[GSOC][namespace Support]

Eugene Syromiatnikov esyr at redhat.com
Mon Mar 26 12:00:09 UTC 2018


On Sun, Mar 18, 2018 at 01:43:43PM +0800, WeiFeng Lai wrote:
> > How do you expect to do this, taking into account the fact that strace
> >process doesn't normally have CAP_SYS_ADMIN?
> >Note that stable upstream kernels do not normally accept new features.
> >And downstream kernels are also quite hesitant in doing so.
> 
> Thank you for a reply, I will summarize the previous misunderstandings:
> 1. strace does not have CAP_SYS_ADMIN privileges in most cases, and
> mounting /proc requires root privileges.
>     Therefore, it is not desirable to mount /proc continuously.
> 2. The method of adding a system call is difficult to be passed upstream
> kernel or downstream kernel, so the previous idea is really unrealistic.
> 
> >There are NSFS_* ioctls present that can be used for (PID) namespace
> >tree traversal[3]. Along with inspection of *id fields in
> >/proc/<pid>/status, the available information information is sufficient
> >for deriving the needed PID in strace's PID NS (having /proc mounted
> >with different PID NS quite complicates things but still manageable).
> >[1] https://lkml.org/lkml/2018/3/13/1544
> >[2] https://lkml.org/lkml/2017/10/13/177
> >[3] http://blog.man7.org/2016/12/introspecting-namespace-relationships.html
> 
> Thanks for your excellent documents which include many elegant thoughts.
> I think starting with /proc/[pid]/ns/* is better one after reading over
> these documents.
> Through reading a lot of articles to understand the structure of the
> namespace, the operation, and the new features of kernel 4.9 (I only
> contacted kernel 3.X and 4.1 before, but I'm downloading kernel 4.9), I
> know a truth that many things that can be used to display PIDs in different
> namespaces.
> 
> Some of my opinions as follows:
> In this article by Michael Kerrisk (link:
> http://blog.man7.org/2016/12/introspecting-namespace-relationships.html),
> the relationships and features between different namespaces are described.
> Describes one of the important features of linux kernel 4.9: Support for
> binding a (unmounted) object in the namespace using the file descriptor fd.
> With this feature, we can check the /proc/[pid]/ns/* files for all
> processes and build a map which contains all processes in the
> pid_namespaces and reflects hierarchical pid_namespace, the use of this map
> can be realized that all processes on the system can discover the PID and
> user namespace structure hierarchy on a live system.
> Referring to the source code in the article with the Go language (link:
> http://blog.man7.org/2016/12/introspecting-namespace-relationships.html), I
> think what I can do at the moment is to use the knowledge from "Introduce
> to algorithm" and other Data Structures before learning, and use those
> knowledge to optimize the retrieval process.
> Is there anything wrong with my understanding of those documents?
> Is there any better suggestion?

Yes, a PID NS tree should be built (at least to the point the desired
information is obtained) in order to perform the translation. As I said,
the endeavor can be complicated by the fact that /proc can be mounted from
the alien PID namespace, but in that case we can just bail out early, as
it is not a normal setup (however, pretty much possible).

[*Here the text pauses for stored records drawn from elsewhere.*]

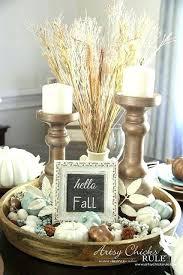 silk floral centerpieces dining table decorate ikea niture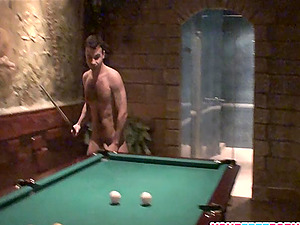 Sexy Brown-haired is back for Pool Table Fuck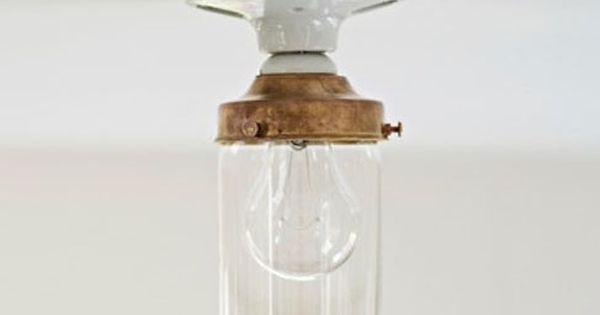 Crystal Jelly Jar Light Fixture By Deborah Ehrlich Via Artware Editions    Lighting   Pinterest   Jelly Jars And Jar Lights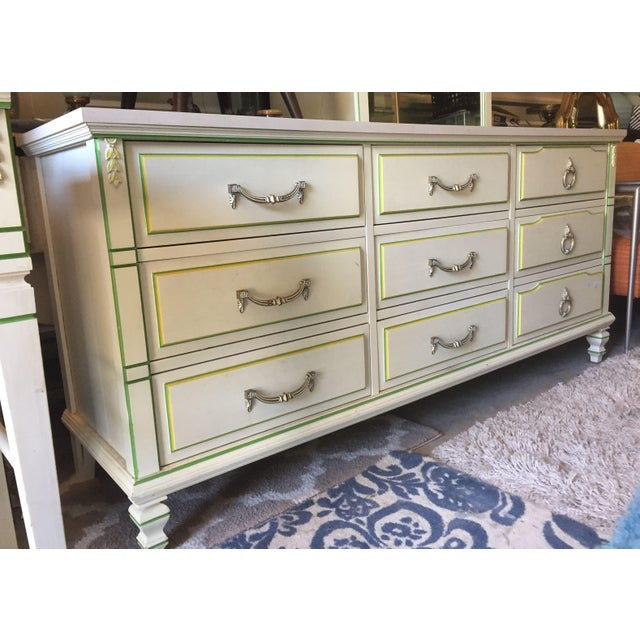 Mid-Century Modern Morris of California 9 Drawer Dresser Cabinet and Mirror For Sale - Image 3 of 7
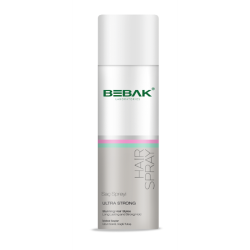 BEBAK - Bebak Saç Spreyi Ultra Strong 200ml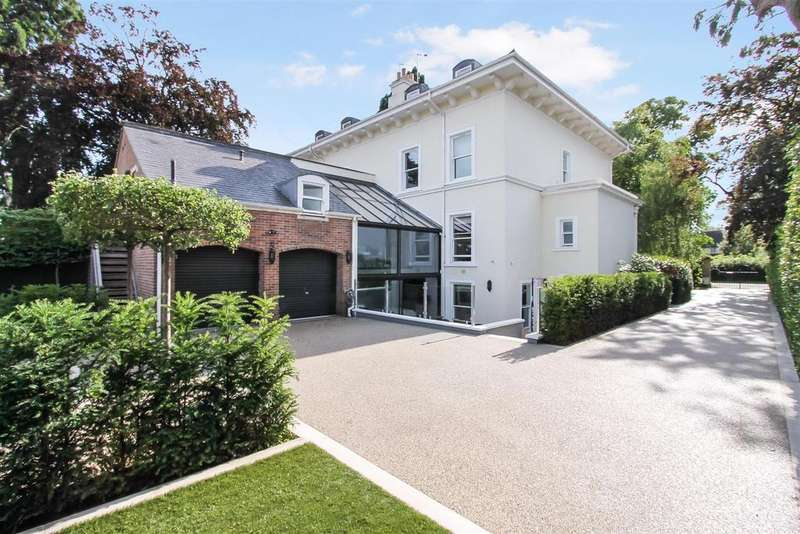 6 Bedrooms House for sale in Pittville Crescent, Cheltenham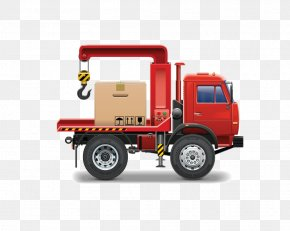 Truck - Truck Royalty-free Clip Art PNG
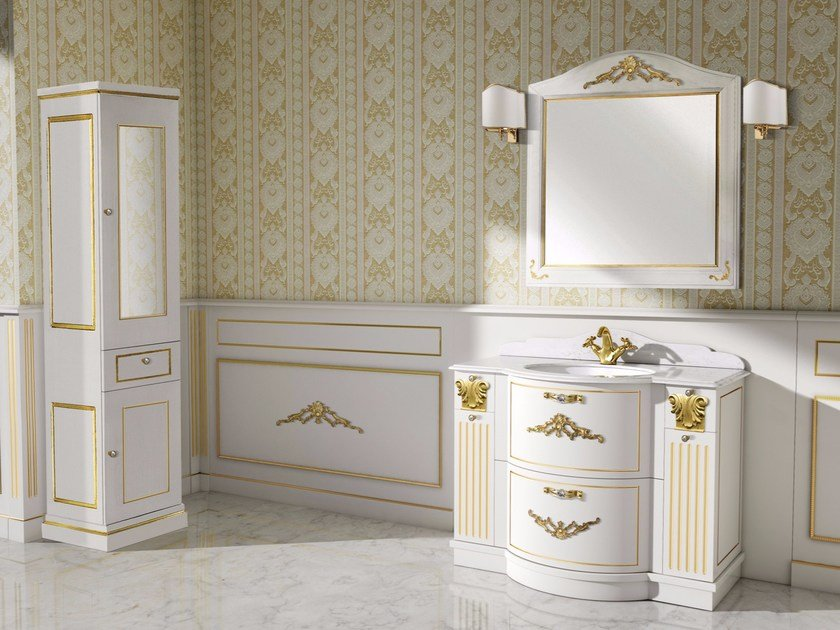 Lacquered vanity unit with drawers with mirror PAESTUM CM23DC - LA BUSSOLA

Note that since this is involves quite a lot of syscalls, some form of
caching should be implemented. It is also complicated by the fact that
processes can come and go between queries, so we should account for that
somehow ({i,fa}notify?).

> BWT, there is another problem I don't how to solve it. it needs
> CAP_SYS_ADMIN when system check the contents of  /proc/[pid]/ns/* .
> that means strace need CAP_SYS_ADMIN  privileges still. Is there some
> better ways to solve this problem?

Why are you saying that CAP_SYS_ADMIN is needed? It perfectly works without it.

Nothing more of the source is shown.